Sabzevar (previously known as Beyhagh) comprises of two sections - one part in the plains which experiences a warm climate and the other in the mountainous regions which enjoys a temperate climate. This city is located 654 km. from Tehran. In the Islamic era this region was known as the "Bayhaq" state, which had two cities called Sabzevar and Khosrowgerd. This city was completely destroyed during the Mongol rampage. In the year 737 AH Sabzevar gave refuge to the Sarbedaran movement, won a name of ‘Darolmomenin’ and became the capital city.
During the attack of the Ozbeks, this city was destroyed, but once again regained development during the Safavid era. In the last decade Sabzevar has flourished considerably.
One of the oldest monuments in central Sabzevar is the 9th-century Pamenar Mosque which was constructed during Taherid Dynasty -- the first Iranian rule after the advent of Islam in the country.

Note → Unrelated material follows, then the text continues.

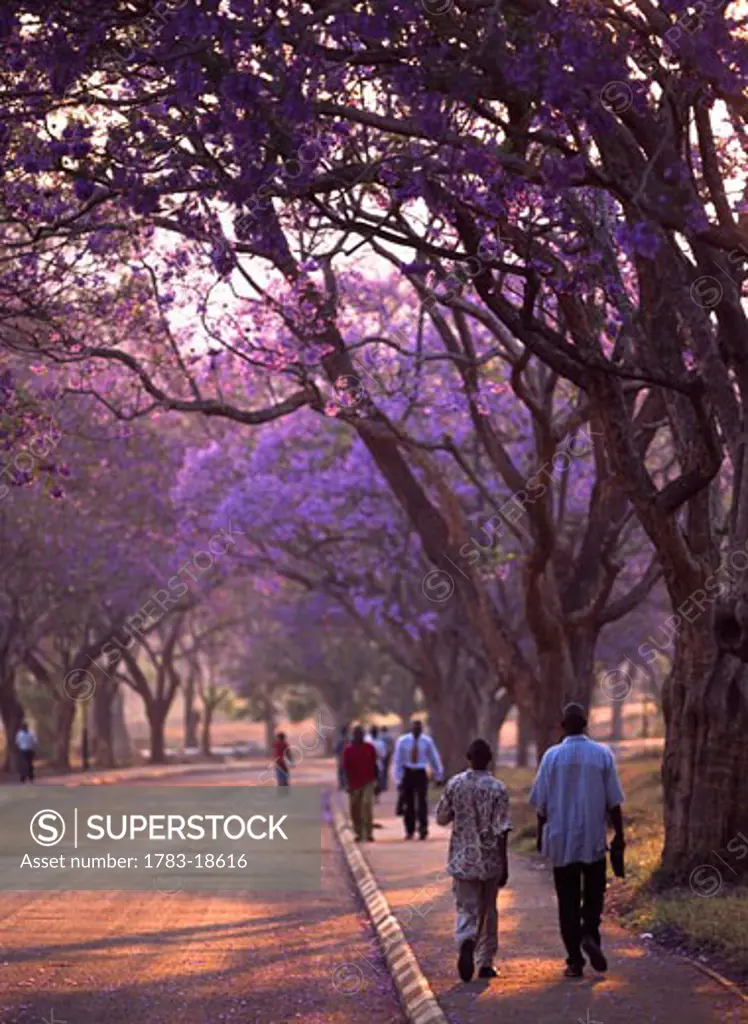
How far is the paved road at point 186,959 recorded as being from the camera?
13.1 metres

The mosque stands next to a 15-meter tall swinging minaret adorned with Kufic inscriptions and stunning brickwork. The minaret is over 900 years old and is attached to an iwan. Azure tiles bearing white Qur'anic verses adorn the Pamenar Mosque which includes a nine-arched sanctuary with three semi-arches.
Another eye-catching structure in Sabzevar is the Friday Mosque which dates back to the 13th and 14th centuries.
The mosque has two prayer niches (mihrabs), the first of which was built for Sunni Muslims and the second, constructed inside the first, was designed for Shias. A Nast'aliq stone inscription has been placed above the entrance, which bears a decree from the Safavid king Tahmasb I. Two more inscriptions can be seen on the eastern walls bearing orders from Tahmasb II and the Qajar king Nasser al-din Shah.
The mosque has two minarets, two iwans and two sanctuaries. Its façade is covered with multi-colored tiles covered with floral patterns and Qur'anic script.
The 6th-century Yahya Mausoleum, built during the Ilkhanid era, has been renovated a number of times. The monument was decorated with green, azure, white and golden tiles, bearing Qur'anic script in the 14th-century.
The building has two entrances and two minarets, which were later added to the original structure along with an iwan, transenna and a dome covered with colorful tiles forming the words Allah, Ali and Mohammad.